C’era una volta Milan-Napoli, e c’è ancora. Con rapporti di forza ribaltati e un’equazione calcio uguale bellezza che ha scelto come divisa la maglia azzurra. La novità è proprio in campo, va in scena una rivoluzione proletaria realizzata con una programmazione che di proletario non ha nulla. Non c’è più traccia del programma di conquista del mondo progettato dagli strateghi Berlusconi e Sacchi, il Napoli è passato attraverso un tormentato calvario e un’esaltante risalita per tornare così in alto come solo con Maradona era riuscito.

Anche se, per restare a Napoli, si fatica anche a immaginare il presidente Aurelio in eskimo, una divisa che tutt’al più vedresti indossata da Maurizio Sarri. Dall’altra parte c’è un precariato cinese, tradizionalmente abituato a indossare l’uniforme e un aspirante generale come Rino Gattuso che confessa tutta la propria ammirazione per il Maestro di Pallone. E, con i discorsi da corteo dell’eguaglianza fermiamoci qui, anche perché nell’ultima settimana le rivendicazioni da popolo frustrato sono arrivate dagli juventini e le polemiche di ritorno seguite al calcio di rigore hanno riproposto - soprattutto nelle posizioni ufficiali - la peggiore rappresentazione dell’odio dialettico.

Per fortuna, si torna al campionato: in sette giorni si decide tutto, in tre mosse si arriva allo scontro diretto, il dentro o fuori che non conosce alibi. Juventus-Napoli passa questo pomeriggio da Milano, dove i milanisti si giocano l’onore nei giorni del primo compleanno cinese, poi a Torino sale da Genova la Sampdoria, una delle mine vaganti del campionato, la sorpresa sempre possibile. L’indice di difficoltà per Napoli e Juventus è assolutamente paritario, la differenza può farla Madrid, con quel carico di scorie che può trasformarsi in zavorra o in propulsore supplementare. Ma l’energia positiva può generarla pure Milik, il colosso che la sua gioia di vivere deve esibirla prima o poi.

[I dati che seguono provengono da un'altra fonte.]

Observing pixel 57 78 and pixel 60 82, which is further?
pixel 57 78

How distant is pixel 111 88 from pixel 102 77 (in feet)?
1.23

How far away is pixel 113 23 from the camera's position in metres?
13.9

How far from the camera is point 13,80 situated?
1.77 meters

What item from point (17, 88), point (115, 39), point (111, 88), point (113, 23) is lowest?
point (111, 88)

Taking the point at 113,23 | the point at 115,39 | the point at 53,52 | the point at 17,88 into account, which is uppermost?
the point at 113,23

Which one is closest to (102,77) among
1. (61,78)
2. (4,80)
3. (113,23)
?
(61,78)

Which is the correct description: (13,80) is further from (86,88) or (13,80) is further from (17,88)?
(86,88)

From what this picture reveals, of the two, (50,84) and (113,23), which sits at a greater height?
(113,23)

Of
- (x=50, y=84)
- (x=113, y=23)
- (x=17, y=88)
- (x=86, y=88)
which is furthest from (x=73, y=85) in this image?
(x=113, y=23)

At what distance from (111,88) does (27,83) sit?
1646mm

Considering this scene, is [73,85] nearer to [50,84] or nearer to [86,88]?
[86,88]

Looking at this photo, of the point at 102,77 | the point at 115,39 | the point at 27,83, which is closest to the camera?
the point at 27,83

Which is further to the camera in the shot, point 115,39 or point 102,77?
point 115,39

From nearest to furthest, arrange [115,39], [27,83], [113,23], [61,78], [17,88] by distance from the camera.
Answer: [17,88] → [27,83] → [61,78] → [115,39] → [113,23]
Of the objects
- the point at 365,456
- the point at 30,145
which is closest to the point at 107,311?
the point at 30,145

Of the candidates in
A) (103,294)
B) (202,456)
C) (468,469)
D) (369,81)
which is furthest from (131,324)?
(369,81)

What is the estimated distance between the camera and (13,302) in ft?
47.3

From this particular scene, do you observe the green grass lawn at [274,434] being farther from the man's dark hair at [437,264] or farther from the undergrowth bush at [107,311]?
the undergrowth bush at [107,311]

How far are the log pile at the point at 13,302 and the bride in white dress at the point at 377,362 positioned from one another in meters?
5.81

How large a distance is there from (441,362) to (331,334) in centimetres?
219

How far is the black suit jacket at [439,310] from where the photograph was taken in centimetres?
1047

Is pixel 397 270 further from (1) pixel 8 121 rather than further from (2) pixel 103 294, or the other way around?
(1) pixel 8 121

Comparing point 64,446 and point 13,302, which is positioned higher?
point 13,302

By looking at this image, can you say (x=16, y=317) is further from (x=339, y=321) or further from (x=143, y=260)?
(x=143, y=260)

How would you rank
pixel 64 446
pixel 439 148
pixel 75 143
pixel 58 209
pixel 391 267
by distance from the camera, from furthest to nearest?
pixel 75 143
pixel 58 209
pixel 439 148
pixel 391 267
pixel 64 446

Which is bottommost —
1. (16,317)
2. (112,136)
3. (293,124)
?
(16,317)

Hanno parlato e fatto parlare molto di loro anche ADL e Sarri, protagonisti del più gettonato gioco delle coppie. A volte sembrano corazzatissimi, altre volte distantissimi: non può essere solo una questione di danaro. Oggi, entrambi parlano di budget e preferiscono tessuti più esclusivi del vecchio eskimo, ma l’iconografia popolare li costringe a un ruolo: loro, più dei giocatori sono stati scelti come i simboli dell’anti-Juventus. Soprattutto in coppia, sono l’antitesi all’immagine che in serie A è naturalmente accostata alla nobiltà d’antico lignaggio contro i poveri ricchi. E anche lo scudetto si risolve in una questione di classe.

Lassù, da sempre restano tre squadre. Milan e Inter chiudono il cerchio con la Juve: quel Palazzo Reale che è San Siro si oppone a quella residenza techno-chic che la Juve s’è costruita sul territorio prima occupato dallo Stadio Delle Alpi. Ma la festa vera la progettano a Napoli, là dove l’impossibile può diventare realtà.